Parkour – that popular urban sport invented by disaffected Parisian youth who performed daring acrobatic feats amidst crowded suburban housing projects -- has found its way to UC Berkeley, reports Hyphen Magazine.
The sport involves, among other things, climbing walls and balconies, balancing oneself on rooftops, and a lot of running, jumping and rolling, often from one building rooftop to another.
According to Hyphen, it seems UC Berkeley’s campus is the ideal concrete playground for the sport.
“Good spots tend to be universities and schools,” Albert Kong, a six-year Parkour veteran, told Hyphen. “They have a lot of diverse, interesting architecture that’s close by.”
The traceurs (parkour practioners), shown here in a Hyphen video, have also formed their own community on campus. Cal Parkour meets every Thursday.

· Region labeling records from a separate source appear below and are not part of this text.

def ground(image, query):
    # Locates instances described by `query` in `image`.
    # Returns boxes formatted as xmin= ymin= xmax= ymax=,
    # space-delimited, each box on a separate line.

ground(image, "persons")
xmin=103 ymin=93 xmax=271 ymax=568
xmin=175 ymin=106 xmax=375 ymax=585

Jodie Rodriguez, one of many participants in the sport, said she likes the diversity of the sport, and the community. “The community is really strong. They’ve become some of my closest friends.”

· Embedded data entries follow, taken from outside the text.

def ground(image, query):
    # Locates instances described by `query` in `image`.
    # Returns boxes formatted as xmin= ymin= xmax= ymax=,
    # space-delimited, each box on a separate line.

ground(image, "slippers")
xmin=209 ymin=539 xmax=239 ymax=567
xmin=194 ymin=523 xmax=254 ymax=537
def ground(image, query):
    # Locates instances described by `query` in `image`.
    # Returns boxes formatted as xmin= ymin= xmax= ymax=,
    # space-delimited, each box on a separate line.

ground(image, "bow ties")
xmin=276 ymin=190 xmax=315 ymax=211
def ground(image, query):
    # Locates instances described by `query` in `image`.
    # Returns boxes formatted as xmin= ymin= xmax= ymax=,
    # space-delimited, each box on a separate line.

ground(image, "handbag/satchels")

Marisa Lee is one of them. “I would really like to see more girls come out and explore parkour as an option to, you know, going the gym,” she said.
Justin Tang told Hyphen he likes martial arts, but added that parkour is “stilll as aggressive, but it’s more fun.”
“I love how when you’re, like, standing at an obstacle that you haven’t done before ... and there’s just that little barrier, that adrenalin rush, like right before you’re making that jump,” said Tang. “But making that jump, and accomplishing it, feels so good,” he said.
And no, you don’t have to be a UC student to join in.